_Source material:_
----------------
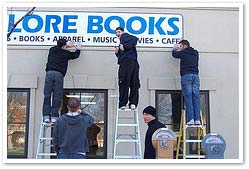 Valore Books team putting up sign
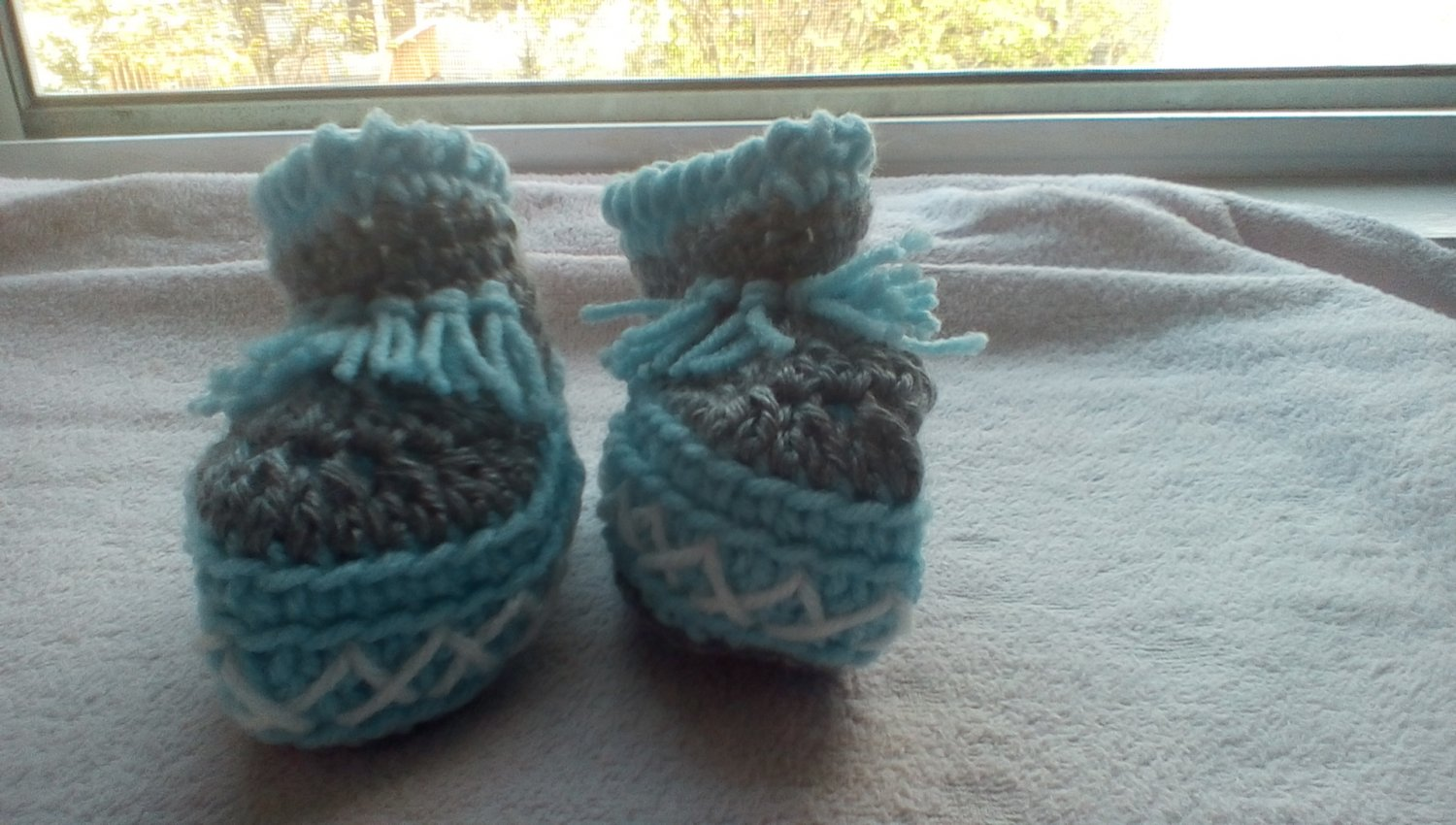 Newborn two toned  light blue, and gray moccasins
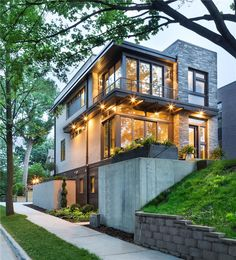 Lake Calhoun Modern Organic - Fully integrated into its elevated home site, this modern residence offers a unique combination of privacy from adjacent homes. The home's graceful contemporary exterior features natural stone, corten steel, wood and glass—all in perfect alignment with the site. The design goal was to take full advantage of the views of Lake Calhoun that sits within the city of Minneapolis by providing the homeowners with expansive walls of Integrity® Wood-Ultrex® Windows. With…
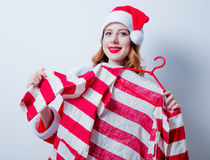 Santa Clous girl in red clothes with shirt Stock Photo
----------------
_Task:_ Print the material again, unchanged, without its pictures.

_Response area:_
 Valore Books team putting up sign
 Newborn two toned  light blue, and gray moccasins
 Lake Calhoun Modern Organic - Fully integrated into its elevated home site, this modern residence offers a unique combination of privacy from adjacent homes. The home's graceful contemporary exterior features natural stone, corten steel, wood and glass—all in perfect alignment with the site. The design goal was to take full advantage of the views of Lake Calhoun that sits within the city of Minneapolis by providing the homeowners with expansive walls of Integrity® Wood-Ultrex® Windows. With…
 Santa Clous girl in red clothes with shirt Stock Photo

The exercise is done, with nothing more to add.